Almost every device today has embedded software inside. Such firmware provides almost all necessary functionality. Because firmware can be changed, bugs and limitations can be addressed and new features can be added without having to replace hardware. Firmware updates can be made in various ways, for example by having a user provide an update to the device by inserting a USB storage device. Updates can be provided in the form of a complete replacement firmware or in the form of limited changes to particular aspects of the firmware, for example replacing a single file or a certain number of bytes in the firmware.
In client-server configurations, such as television set-top boxes connected to a central server, firmware updates on the clients can be managed centrally. The server can transmit firmware updates to each client system, avoiding the user the hassle of having to do so manually. The server can keep track of which previous updates have been provided where, to ensure each client system receives the right new updates.
One important aspect of firmware is its performance. Firmware runs in a constrained environment; typically the hardware platform has limited memory, storage and/or processing capacity compared to general purpose computing platforms such as desktop computers or laptops. Thus, optimizing the firmware for the best performance in such a constrained environment is an important technical problem.
One known manner of addressing this problem is to employ statistics on the usage of certain software functions in the firmware in a predetermined time period. These statistics allow the identification of more and less relevant functions. For example, statistics can reveal that a particular function is used very frequently or that a particular function is often invoked together with another function.

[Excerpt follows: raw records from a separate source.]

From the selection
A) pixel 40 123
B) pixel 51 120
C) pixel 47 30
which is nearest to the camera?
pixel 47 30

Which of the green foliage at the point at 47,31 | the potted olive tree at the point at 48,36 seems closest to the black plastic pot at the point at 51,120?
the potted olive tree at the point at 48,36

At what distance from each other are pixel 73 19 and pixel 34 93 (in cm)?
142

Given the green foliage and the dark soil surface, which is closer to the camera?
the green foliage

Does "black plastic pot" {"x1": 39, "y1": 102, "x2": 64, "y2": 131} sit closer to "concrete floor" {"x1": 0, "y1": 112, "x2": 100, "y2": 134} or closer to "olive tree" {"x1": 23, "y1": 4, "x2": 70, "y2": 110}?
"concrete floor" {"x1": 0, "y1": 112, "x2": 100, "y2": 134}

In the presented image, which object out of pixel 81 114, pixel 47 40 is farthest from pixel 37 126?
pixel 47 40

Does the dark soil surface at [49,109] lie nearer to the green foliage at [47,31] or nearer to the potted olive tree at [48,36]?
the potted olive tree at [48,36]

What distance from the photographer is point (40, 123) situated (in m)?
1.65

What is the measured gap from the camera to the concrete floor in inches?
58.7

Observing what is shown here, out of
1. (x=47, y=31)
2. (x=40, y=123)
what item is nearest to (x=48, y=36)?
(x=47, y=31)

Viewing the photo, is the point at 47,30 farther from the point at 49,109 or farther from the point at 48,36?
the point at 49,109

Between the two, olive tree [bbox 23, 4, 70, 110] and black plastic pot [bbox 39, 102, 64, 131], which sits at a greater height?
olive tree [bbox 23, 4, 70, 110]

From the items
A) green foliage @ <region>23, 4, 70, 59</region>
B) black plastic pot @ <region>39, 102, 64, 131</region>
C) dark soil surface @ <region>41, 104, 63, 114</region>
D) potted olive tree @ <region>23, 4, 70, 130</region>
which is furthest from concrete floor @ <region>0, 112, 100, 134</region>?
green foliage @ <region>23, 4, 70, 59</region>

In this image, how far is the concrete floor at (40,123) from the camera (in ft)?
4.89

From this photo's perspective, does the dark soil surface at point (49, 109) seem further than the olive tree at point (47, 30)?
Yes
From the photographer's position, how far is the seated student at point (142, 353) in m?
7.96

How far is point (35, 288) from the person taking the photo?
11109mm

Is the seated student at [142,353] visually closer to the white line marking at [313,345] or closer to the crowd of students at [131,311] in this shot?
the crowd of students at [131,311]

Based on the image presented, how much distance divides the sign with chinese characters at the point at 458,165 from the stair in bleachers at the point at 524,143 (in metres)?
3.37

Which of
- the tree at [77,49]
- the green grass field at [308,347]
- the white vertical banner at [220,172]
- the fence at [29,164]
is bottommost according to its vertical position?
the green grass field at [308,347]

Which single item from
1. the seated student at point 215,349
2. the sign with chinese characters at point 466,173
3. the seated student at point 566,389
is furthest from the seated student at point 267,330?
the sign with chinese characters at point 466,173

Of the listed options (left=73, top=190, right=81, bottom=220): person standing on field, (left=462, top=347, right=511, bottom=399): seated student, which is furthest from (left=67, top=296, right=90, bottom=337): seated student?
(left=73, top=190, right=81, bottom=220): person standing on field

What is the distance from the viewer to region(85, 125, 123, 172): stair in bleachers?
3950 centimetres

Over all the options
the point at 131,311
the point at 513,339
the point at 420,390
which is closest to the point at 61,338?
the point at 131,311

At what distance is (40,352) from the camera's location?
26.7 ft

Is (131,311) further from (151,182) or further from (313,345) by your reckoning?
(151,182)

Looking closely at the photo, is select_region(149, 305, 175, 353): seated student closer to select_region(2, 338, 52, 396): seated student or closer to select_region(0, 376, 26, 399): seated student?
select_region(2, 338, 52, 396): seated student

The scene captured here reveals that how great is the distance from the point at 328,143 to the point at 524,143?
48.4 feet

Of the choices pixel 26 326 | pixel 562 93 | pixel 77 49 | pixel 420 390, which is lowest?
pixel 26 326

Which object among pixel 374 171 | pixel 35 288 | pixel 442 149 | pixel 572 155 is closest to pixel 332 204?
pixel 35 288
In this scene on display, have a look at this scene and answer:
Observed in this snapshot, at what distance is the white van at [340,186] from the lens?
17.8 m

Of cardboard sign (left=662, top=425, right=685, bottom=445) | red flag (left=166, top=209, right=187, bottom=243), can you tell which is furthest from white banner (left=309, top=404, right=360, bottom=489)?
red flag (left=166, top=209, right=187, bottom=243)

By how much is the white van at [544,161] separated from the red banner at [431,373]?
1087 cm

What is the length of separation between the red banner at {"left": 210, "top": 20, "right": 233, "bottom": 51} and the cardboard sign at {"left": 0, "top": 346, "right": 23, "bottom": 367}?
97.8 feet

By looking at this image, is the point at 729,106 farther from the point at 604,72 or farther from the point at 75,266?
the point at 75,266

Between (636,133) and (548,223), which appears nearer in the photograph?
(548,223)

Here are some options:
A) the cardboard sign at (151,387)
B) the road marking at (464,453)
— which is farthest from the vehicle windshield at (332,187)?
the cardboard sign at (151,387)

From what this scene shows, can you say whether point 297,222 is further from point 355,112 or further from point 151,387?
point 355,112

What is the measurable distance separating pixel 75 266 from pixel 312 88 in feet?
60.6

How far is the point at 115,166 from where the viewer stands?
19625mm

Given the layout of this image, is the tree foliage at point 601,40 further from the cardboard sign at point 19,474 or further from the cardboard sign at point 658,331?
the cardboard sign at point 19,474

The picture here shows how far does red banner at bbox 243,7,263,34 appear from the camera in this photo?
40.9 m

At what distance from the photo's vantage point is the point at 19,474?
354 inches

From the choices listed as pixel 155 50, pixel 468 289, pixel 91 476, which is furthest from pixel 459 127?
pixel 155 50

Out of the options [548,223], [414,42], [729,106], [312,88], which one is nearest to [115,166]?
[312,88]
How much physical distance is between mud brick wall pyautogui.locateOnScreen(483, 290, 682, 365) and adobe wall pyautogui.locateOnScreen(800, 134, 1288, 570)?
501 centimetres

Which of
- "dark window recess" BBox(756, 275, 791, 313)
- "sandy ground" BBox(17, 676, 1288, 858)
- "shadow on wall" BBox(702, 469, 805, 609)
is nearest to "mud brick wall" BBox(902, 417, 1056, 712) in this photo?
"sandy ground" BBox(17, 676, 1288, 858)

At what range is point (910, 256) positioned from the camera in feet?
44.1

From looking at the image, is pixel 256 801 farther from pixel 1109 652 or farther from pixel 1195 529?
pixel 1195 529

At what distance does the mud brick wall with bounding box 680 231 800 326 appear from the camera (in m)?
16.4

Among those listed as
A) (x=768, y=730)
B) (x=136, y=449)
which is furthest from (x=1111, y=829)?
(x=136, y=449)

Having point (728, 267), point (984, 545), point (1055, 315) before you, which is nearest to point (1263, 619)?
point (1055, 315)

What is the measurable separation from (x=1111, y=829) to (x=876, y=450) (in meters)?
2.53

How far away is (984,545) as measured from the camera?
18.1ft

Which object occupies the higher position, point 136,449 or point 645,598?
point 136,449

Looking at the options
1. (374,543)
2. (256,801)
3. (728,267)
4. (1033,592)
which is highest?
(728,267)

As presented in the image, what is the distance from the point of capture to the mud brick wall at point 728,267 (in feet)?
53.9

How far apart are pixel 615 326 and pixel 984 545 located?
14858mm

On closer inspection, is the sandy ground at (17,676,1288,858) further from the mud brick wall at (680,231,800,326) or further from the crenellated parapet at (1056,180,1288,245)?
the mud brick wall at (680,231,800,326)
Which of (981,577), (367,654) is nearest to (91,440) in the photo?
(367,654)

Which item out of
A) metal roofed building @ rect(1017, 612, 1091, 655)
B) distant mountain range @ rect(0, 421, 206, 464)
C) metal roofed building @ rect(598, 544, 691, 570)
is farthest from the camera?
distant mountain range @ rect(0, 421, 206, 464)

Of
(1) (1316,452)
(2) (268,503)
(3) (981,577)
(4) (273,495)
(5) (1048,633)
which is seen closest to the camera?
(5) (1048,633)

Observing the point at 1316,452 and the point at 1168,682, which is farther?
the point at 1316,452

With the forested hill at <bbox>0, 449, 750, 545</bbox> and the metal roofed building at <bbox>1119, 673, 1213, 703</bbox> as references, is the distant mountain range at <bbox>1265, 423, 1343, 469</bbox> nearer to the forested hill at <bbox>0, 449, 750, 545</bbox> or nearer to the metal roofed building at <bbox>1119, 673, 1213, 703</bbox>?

These statistics may differ from user to user. For example, one user may often watch TV channels using the Electronic Program Guide (EPG) on the set-top box to select them, while another may prefer to use the box to play games or browse the Internet. These users would have very different function usage statistics. In addition, statistics may change from time to time, both in the short term and in the long term. In the short term, e.g. over a couple of days, usage may change e.g. from incidental watching of short programs during the work week to more intensive use in the weekend. In the long term, usage may change e.g. from passively watching children's shows to actively using games and interactive features.
Given these statistics it becomes possible to identify functions that are more relevant than others and to issue updates to the firmware addressing those functions to improve the functioning of the firmware. For example, a frequently-used function can be optimized to run faster, or provided with a pre-loading or caching feature. A function that is not used frequently anymore could have such features removed, or be moved to a separately-loadable module to make memory available for more frequently used functions. Two functions often used together could be integrated into a single module.
In some applications, it is desirable to issue very frequent updates, e.g. every few days, containing relatively small changes. This requires a constant delivery of function usage statistics. This could be a problem, as the return channel from client to server system is typically low-bandwidth. The statistics thus would not arrive in time, or only limited statistics could be provided. Therefore a technical problem is how to reduce the amount of data in the function usage statistics without loss of information.